A GOOD CHARACTER WHO WAS RELIGIOUS - goes to Church, echoes his Father's toast - "God bless us everyone!" Looks towards God for hope.
^^similar to his Father, whom he looks up to. Knows the importance of family.
*Religion was very important in the Victorian Era and had a strong influnce on many aspects of day to day life even though, at the time, Sabbatarianism (as Scrooge recognises in Stave 3) "deprives" poor families from "opportunities of innocent enjoyment"
The Cratchit Children are...
PROUD AND APPRECIATIVE - Peter proudly wears Bob's "shirt collar" that was an old shirt of his and "yearned to show his linen in the fashionable Parks"
HARDWORKING - Bob is eager to make Peter a "man of business" while Martha "works hard" as a milliner's apprentice.

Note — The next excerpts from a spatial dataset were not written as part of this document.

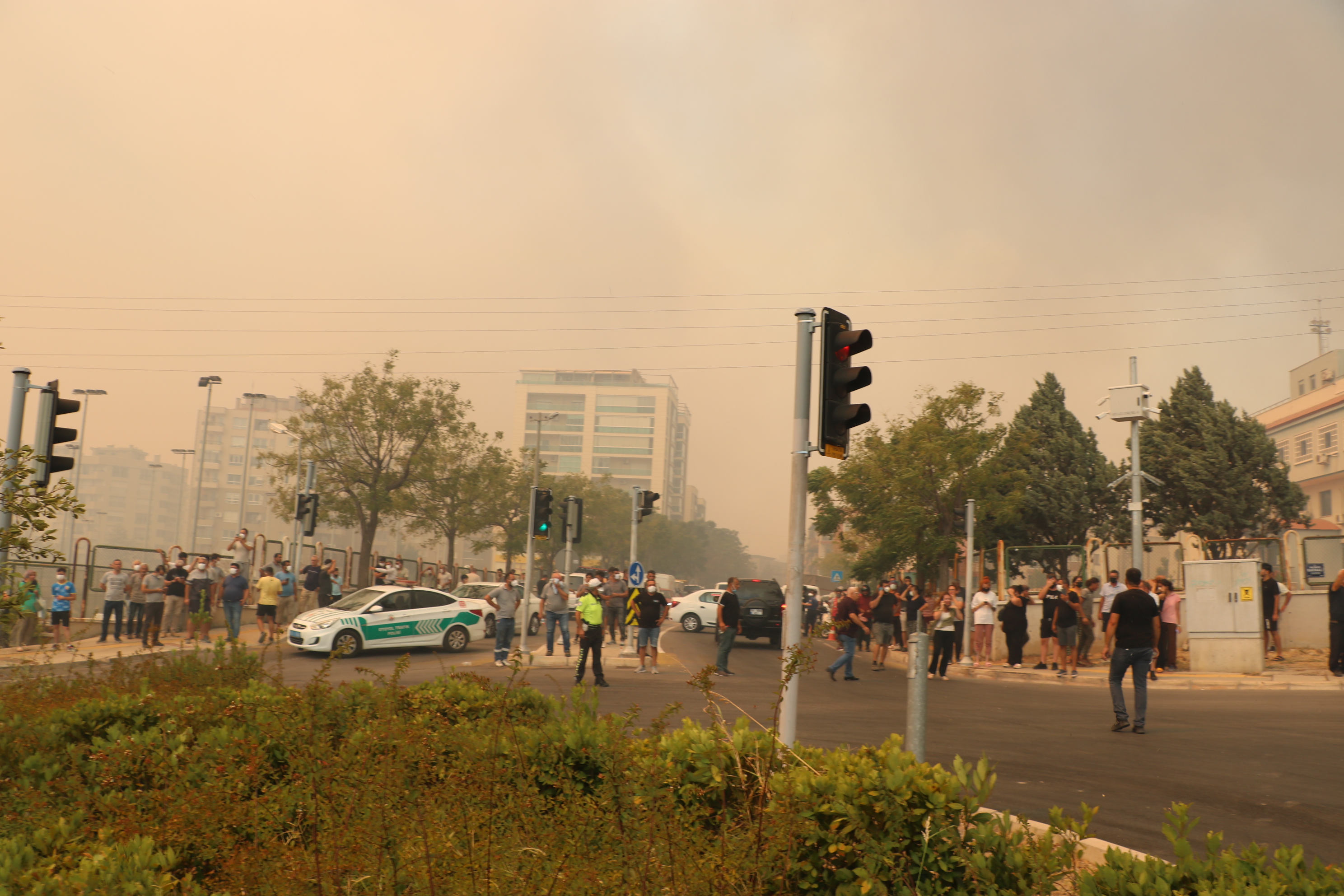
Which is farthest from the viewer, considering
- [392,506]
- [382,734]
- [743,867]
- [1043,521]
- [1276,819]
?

Dickens' inention is to emphasise that the Cratchit family aren't lazy or unwilling to work to challenge the Victorians who believed poverty was linked to lethargy.

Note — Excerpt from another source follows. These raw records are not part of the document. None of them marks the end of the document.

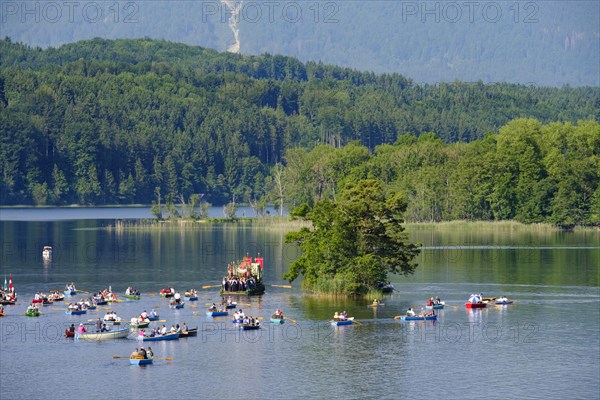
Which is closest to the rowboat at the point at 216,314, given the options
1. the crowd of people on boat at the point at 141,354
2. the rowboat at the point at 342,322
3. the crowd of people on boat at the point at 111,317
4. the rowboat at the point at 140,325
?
the rowboat at the point at 140,325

EXCITABLE - they "crammed spoons into their mouths" after preparing the Christmas meal as a family.
THE CRATCHIT FAMILY MAY BE POOR, BUT RICH IN LOVE. OPPOSITE TO SCROOGE, WHO IS RICH; YET LONELY!
THEY ARE PRESENTED AS A PERFECT, GOOD FAMILY. DICKENS IDEALISES THE CRATCHITS SO THAT MIDDLE AND UPPER CLASS READERS ARE MORE LIKELY TO SYMPATHISE THEIR UNFAIR PLACE IN SOCIETY, AND PITY THE FAMILY DURING THEIR GRIEF FOR TINY TIM!
Scrooge at the end...
Scrooge's redemption is foreshadowed throughout the play...
- his father is "so much kinder than he used to be"
- the scene with Belle shows that he is capable of love
- the visions from Stave 2 show that Scrooge wasn't always a "miser"
"SCROOGE REGARDED EVERYONE WITH A DELIGHTED SMILE" -Shows his change from the beginning og the Novella, "if they would rather die, they better do it now and decrease the surplus population"
- Shows that each spirit has taught his something, to allow him to embrace Christmas.
- "everyone" - at the start, he "warned all human sympathy" "solitary"
- "delighted" - Scrooge's "oyster" has been opened. Not only is he happy that he appreciates Christmas, he is delighted at the feeling it brings.
He is redemmed by learning the value of empathy...
He fells pity for the "solitary child, neglected by his friends" he feels pity for Tiny Tim ; "Oh no, kind spirit! Say he will be spared" He is then described as a "second Father" to Tiny Tim.